The following characters are treated as equivalent when normalizeApostrophes: true:
CharacterUnicodeNameExample
'U+0027Standard apostrophedon't
'U+2019Right single quotation mark (curly)don't
`U+0060Grave accent (backtick)don`t
ʼU+02BCModifier letter apostrophedonʼt
ʾU+02BEModifier letter right half ring (hamza)donʾt
U+201BSingle high-reversed-9 quotation markdon‛t
ʻU+02BBModifier letter turned commadonʻt
ʿU+02BFModifier letter left half ring (ain)donʿt
The normalization regex is defined in src/constants.ts as:
export const APOSTROPHE_LIKE_REGEX = /['''`ʾ‛ʼʻʿ]/u;

Enabling normalization

Apostrophe normalization is controlled by the normalizeApostrophes option in BuildTrieOptions:
type BuildTrieOptions = {
  normalizeApostrophes?: boolean;
};

Basic example

import { buildTrie, searchAndReplace } from 'trie-rules';

const rules = [
  {
    from: ["don't"],
    to: "do not"
  }
];

// Build trie with normalization enabled
const trie = buildTrie(rules, { normalizeApostrophes: true });

// All of these will match:
console.log(searchAndReplace(trie, "don't worry"));
// Output: "do not worry"

console.log(searchAndReplace(trie, "don't worry"));  // curly quote
// Output: "do not worry"

console.log(searchAndReplace(trie, "don`t worry"));  // backtick
// Output: "do not worry"

console.log(searchAndReplace(trie, "donʾt worry"));  // hamza
// Output: "do not worry"
Without normalizeApostrophes: true, each variant would require a separate entry in the from array.

How it works

During build time

When building the trie with normalizeApostrophes: true:
  1. Each source word in from arrays has apostrophe-like characters replaced with the standard apostrophe (')
  2. The normalized form is inserted into the trie
  3. The buildOptions object is stored at the trie root for reference during search
// src/trie.ts - buildTrie function
for (let source of sources) {
  source = normalizeApostrophes 
    ? source.replace(APOSTROPHE_LIKE_REGEX, "'") 
    : source;
  
  // ... insert into trie
}

During search time

When searching with searchAndReplace:
  1. The algorithm checks if trie.buildOptions?.normalizeApostrophes is true
  2. For each character in the input text:
    • If it matches APOSTROPHE_LIKE_REGEX, it’s converted to ' for trie lookup
    • The original character in the text is preserved (not modified)
  3. Matches are found using the normalized lookup character
// src/trie.ts - searchAndReplace function
let lookupChar = currentChar;

// If apostrophe normalization is enabled, normalize apostrophe-like chars
if (normalizeApostrophes && APOSTROPHE_LIKE_REGEX.test(currentChar)) {
  lookupChar = "'";
}

if (!node[lookupChar]) {
  break;
}
Normalization only affects matching logic, not the output text.
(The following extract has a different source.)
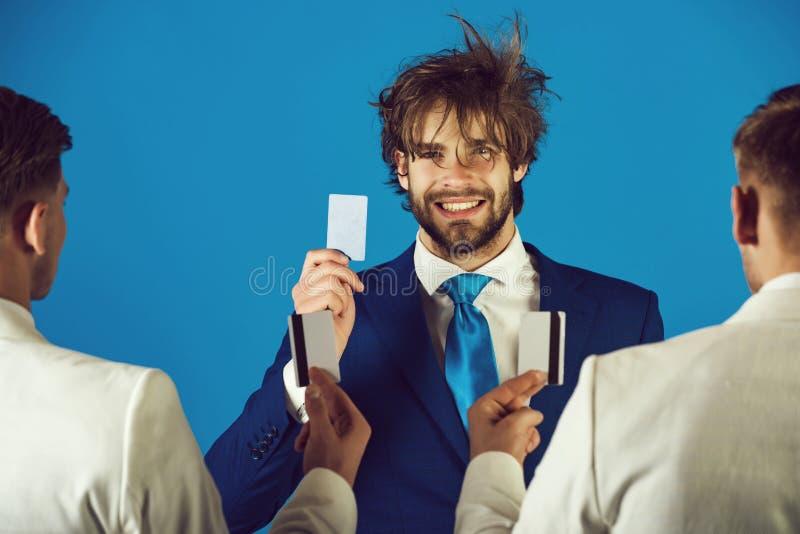 Hombre de negocios feliz que sonr?e con la cara y la tarjeta felices a disposici?n imagen de archivo libre de regalías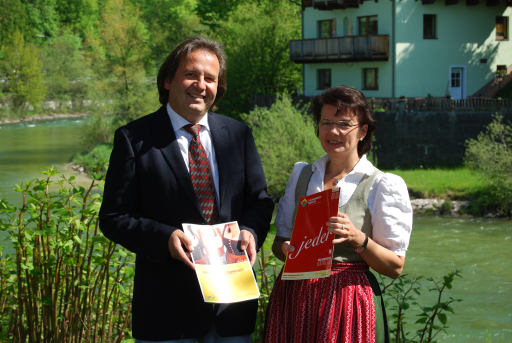"""Harald Schobesberger und Brigitte Stumpner freuen sich über die Stärkung des Angebots durch den gelungenen Verkauf der """"Incoming Abteilung"""" der """"Attersee-Attergau-Touristik"""""""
Apostrophe-like characters in the input are removed/replaced according to the rule’s replacement value.

Real-world use cases

Arabic transliteration

Apostrophes often represent Arabic diacritics like hamza (ʾ) and ain (ʿ). Different sources may use different apostrophe encodings:
const rules = [
  {
    from: ["al-Qur'an"],
    to: 'al-Qurʾān',
    options: { match: MatchType.Whole }
  },
  {
    from: ["Ka'bah"],
    to: 'Kaʿbah'
  }
];

const trie = buildTrie(rules, { normalizeApostrophes: true });

// All of these match correctly:
console.log(searchAndReplace(trie, "The recitation of al-Qur'an"));
// Output: "The recitation of al-Qurʾān"

console.log(searchAndReplace(trie, 'We went by the Ka`bah yesterday.'));
// Output: "We went by the Kaʿbah yesterday."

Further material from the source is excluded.